Archives  1  1b  2  2b  3  3b  4  4b  5  5b  6  7  8  9 

It's Cucumber Time

It's summer and fresh produce time.  One of the earlier fresh veggies out of the garden is cucumbers.  

Many people think (perhaps because they're white inside and not too strong tasting) that cucumbers are low in nutrition.  Not the case!   While very low in calories, fresh ones contain various compounds thought to reduce the risk of cancer.    And a diet rich in veggies and fruits, and that includes cucumbers, helps promote a healthier heart and lower blood pressure.   See nutritional information at 5-A-Day.   

Where did cucumbers come from?  Read a short history on B's Cucumber Pages; a Brief History.   You'll be surprised. 

Almost everyone knows how to make cucumber salad.   The usual kind in the USA is a cross between a fresh pickle and a salad.  Just in case you don't know how that's done, our friend Burt Coppage of Miami has given me a recipe to print. 

I've eaten many variations of cucumber salad over the years, and with a little thought and research have come up with the following.  I'm not sure which is my favorite;   I think it's the first, jazzed up with added black pepper, left overnight in the refrigerator and eaten for lunch the next day in a bread and butter sandwich, with a tasty soup of some kind.

Cucumber and Onion Salad
Caribbean Cucumber Salad
Chinese Cucumber Salad
European-style Cucumber Salad
Cucumber Salad with Sweet & Sour Dressing
Thai Style Sweet and Sour Cucumber Salad
Greek Style Cucumber Salad
Korean Stuffed Cucumber Kimchi

Balsamic Cucumber Salad

In case that isn't enough on cucumbers, you won't believe what else can be done with them.  Hope you have a garden with a bumper crop when you take a look at B's Cucumber Pages by Barbara Ann Cohen.  She has a collection of recipes for soup, salad, dressing, sandwiches, drinks (yes, drinks!), appetizers, side dishes and hot main dishes, all featuring the lowly cuke.  She's gone around the globe and back to find these!

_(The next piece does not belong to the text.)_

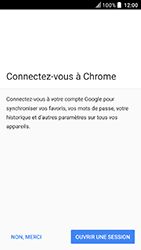 HTC U Play - Internet - Configuration manuelle - Étape 21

My kids learned to like cucumbers when I put out plates of relish for them to snack on, all miniature size, including peanut-butter stuffed celery, thin carrot strips or curls soaked in icy salt water, rolled-up lettuce leaves dipped in  mayonnaise, julienned green or red pepper strips, halved cherry tomatoes, cauliflower florets dipped in Cheez Whiz, and skinny strips of de-seeded cucumber, lightly salted.  Give it a try on hot summer days instead of a regular lunch.